I wonder if The sentence below is correct. To my eyes, a non-native English speaker’s eye, the part in bold somehow looks weird. Is there anyway I can help?
How does language affect our culture.
Explain your problem. Any explanation is appreciated. Thank you both.
Edit1 (I added contexts below.) I am sorry that I didn’t do this. Why do people use tags in “Quiles”? I know I missed it.) As user3169
commented below, I mean as follows.
How an english language affects a society and society?
I wondered if it was also alright to say “Language affects all over our society and culture”. I feel it was weird but I couldn’t find any clear, grammatical reason regarding it.
The locative adjectives (rather adverbials of
place) come at the end correlating to the direction of the target., just as a target is by definition something it is at the end of a process in the same place or world. I want to make use of the pronoun before using the verb noun before combining it for the same subject.
A billion different interpretations because “all over” is not really a grammatically formal construct, like roundabout. Formalism are in fact used to be very precise and avoid inaccuracies. If anything you have to quantify the imprecision. If you have some context, you don’t need it for us to help you.
Where we heard
language affects the direct object (accusative case) all over society.

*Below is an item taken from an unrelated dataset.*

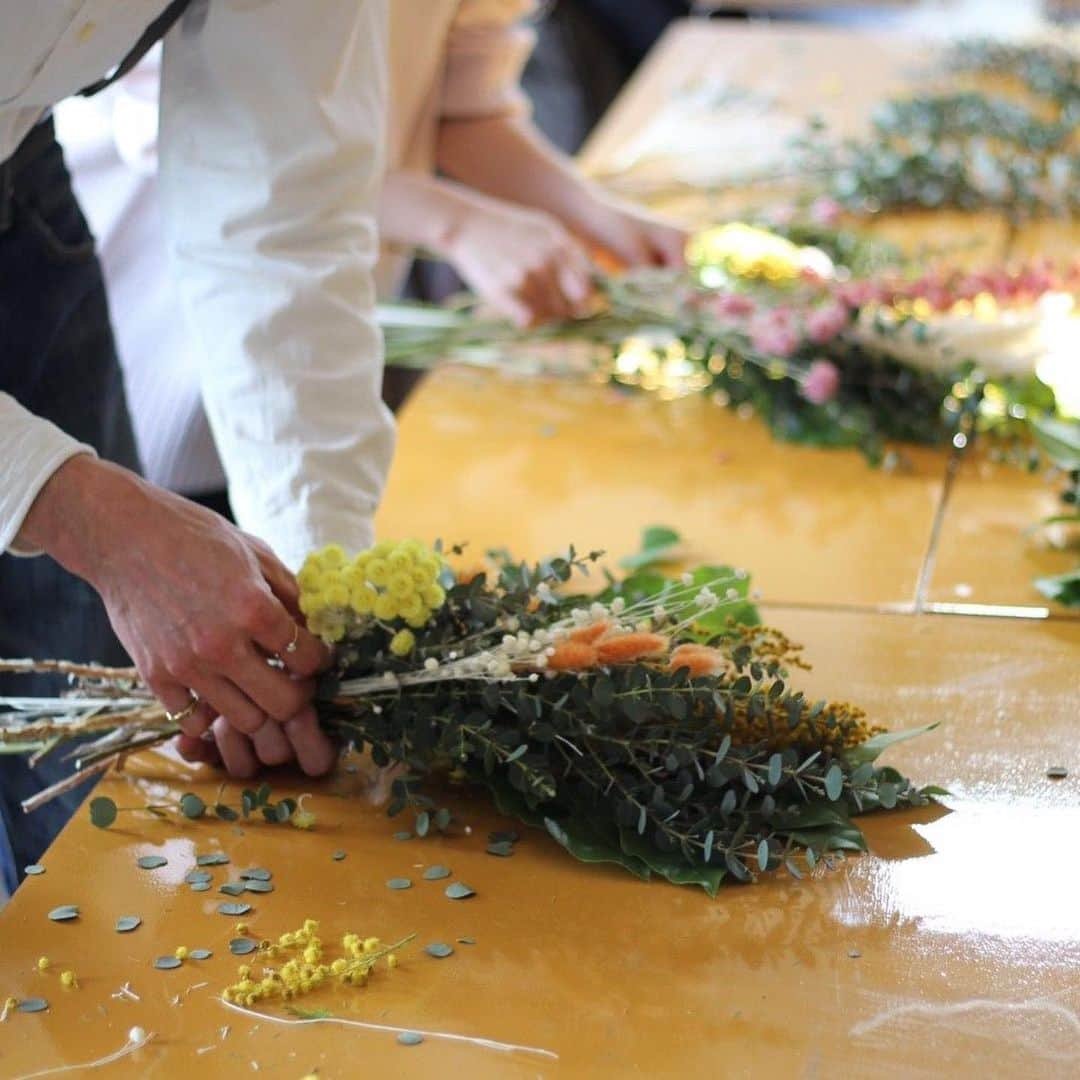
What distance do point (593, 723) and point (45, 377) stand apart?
0.74 metres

The verb is transitive requiring a direct object but “all over our society” is not a noun phrase and as such couldn’t be the direct object. What does it affect all over society?

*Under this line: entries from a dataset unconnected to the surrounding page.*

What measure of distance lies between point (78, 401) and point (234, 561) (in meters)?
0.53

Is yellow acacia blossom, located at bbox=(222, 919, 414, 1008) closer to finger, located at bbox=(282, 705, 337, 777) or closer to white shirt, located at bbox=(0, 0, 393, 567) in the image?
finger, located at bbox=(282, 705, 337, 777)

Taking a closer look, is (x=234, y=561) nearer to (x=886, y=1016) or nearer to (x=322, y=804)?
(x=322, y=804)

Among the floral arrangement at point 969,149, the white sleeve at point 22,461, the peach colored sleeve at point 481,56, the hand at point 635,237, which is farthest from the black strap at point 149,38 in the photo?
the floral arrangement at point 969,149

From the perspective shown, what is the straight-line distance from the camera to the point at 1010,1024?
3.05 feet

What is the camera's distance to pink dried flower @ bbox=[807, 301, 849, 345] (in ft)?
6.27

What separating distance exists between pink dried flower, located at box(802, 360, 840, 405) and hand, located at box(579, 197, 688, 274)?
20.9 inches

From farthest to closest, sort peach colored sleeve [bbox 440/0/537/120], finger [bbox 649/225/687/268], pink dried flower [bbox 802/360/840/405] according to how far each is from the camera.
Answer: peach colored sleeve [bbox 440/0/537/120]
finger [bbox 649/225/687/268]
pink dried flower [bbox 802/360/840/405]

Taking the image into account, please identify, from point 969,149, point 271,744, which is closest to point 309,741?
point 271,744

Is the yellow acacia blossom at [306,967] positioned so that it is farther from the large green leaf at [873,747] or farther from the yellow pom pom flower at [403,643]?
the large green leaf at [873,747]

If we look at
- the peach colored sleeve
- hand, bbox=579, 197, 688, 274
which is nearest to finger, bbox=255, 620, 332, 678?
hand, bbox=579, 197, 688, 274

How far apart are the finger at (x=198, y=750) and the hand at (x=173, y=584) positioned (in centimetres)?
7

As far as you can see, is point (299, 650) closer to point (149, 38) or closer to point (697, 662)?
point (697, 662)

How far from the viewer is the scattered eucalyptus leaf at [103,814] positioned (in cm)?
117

“all over” is a preposition linking the verb and the indirect object, “society”, so it’s quite fine in the middle, and the whole description of place is still at the end.
Etc.
The word society is a metaphorical personification of an abstract concept, that works very well, because it means actual persons. It’s inherently subjective, because you don’t say what property of these persons is actually affected, and because persons are actual subjects. I said, you might instead want to highlight the object that is actually affected. What is the theory that language affects society? I’ll ignore that because you didn’t add context to the expression, because then society affects itself and language affects itself too. I’ll say that affect has an emotional lexical aspect, it is subjective, not objective. Language just has effect on subjects; language as object rather has effect on subjects: “All of our society is affected by language” which can be turned into a metaphor “Language has an effect on all of our society”. I say meta- because the language is still used by the person so that sentence is on the meta level, which is fitting because language about language is necessarily on the meta level.

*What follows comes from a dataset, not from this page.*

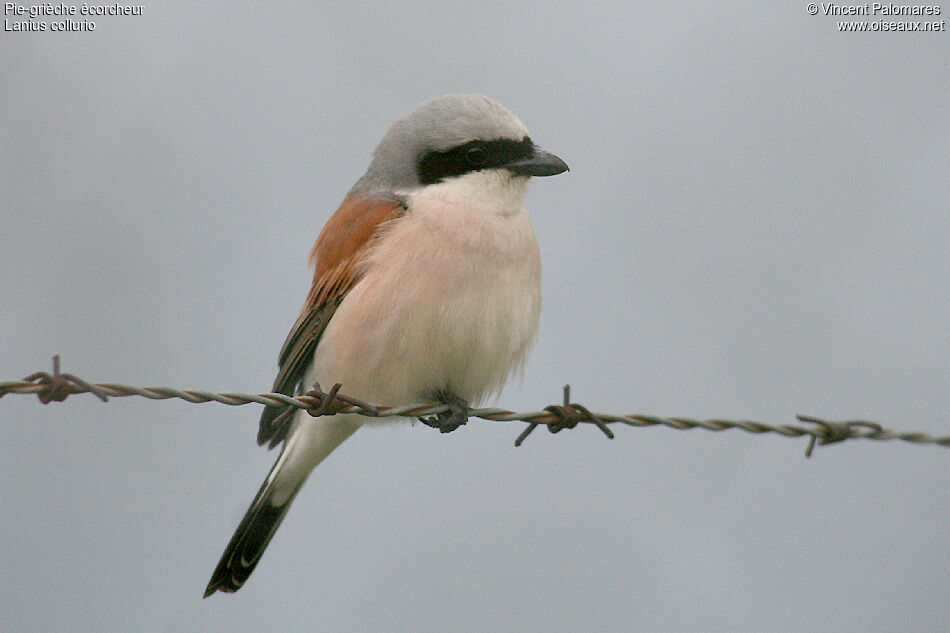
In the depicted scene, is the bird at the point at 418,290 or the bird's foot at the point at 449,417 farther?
the bird's foot at the point at 449,417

What’s the simplest correct case would
be that Language affects our society.
From your perspective, you could say “all of our society” in the abstract sense, or “everyone in our society” in the personal sense.
“All over” can be used as an adverbial of place meaning ” everywhere” then it should come at the end as well; this would emphasise that society is not bound to a place, which makes it a grammatically correct contradiction, which can be used as rhetorical device to solve a paradox by proof by contradiction. Simply speaking, this would put emphasize on the negation of a previously assumed fact (“assumed fact” is likewise an oxymoron… ).
Assuming “affects everything in/of our society” cannot be used to replace ” everything” in your sentence, then your sentence is correct, but most certainly not directly true, and to be unspecific I would instead still prefer “affects our society”. “all over” is listed as a pronoun, too, but I think it’s in informal style. First recommendation. “our all over society” would be the one to use. Our all around being the colloquially idiomatic combination of these pronouns. Compare similar terminology to formal compound pronouns. “Language affects itself”, which highlights the recursive nature of language, but isn’t useful without termination. If the terminating end condition is implicit, the entire sentence could be implicit and I would leave it out.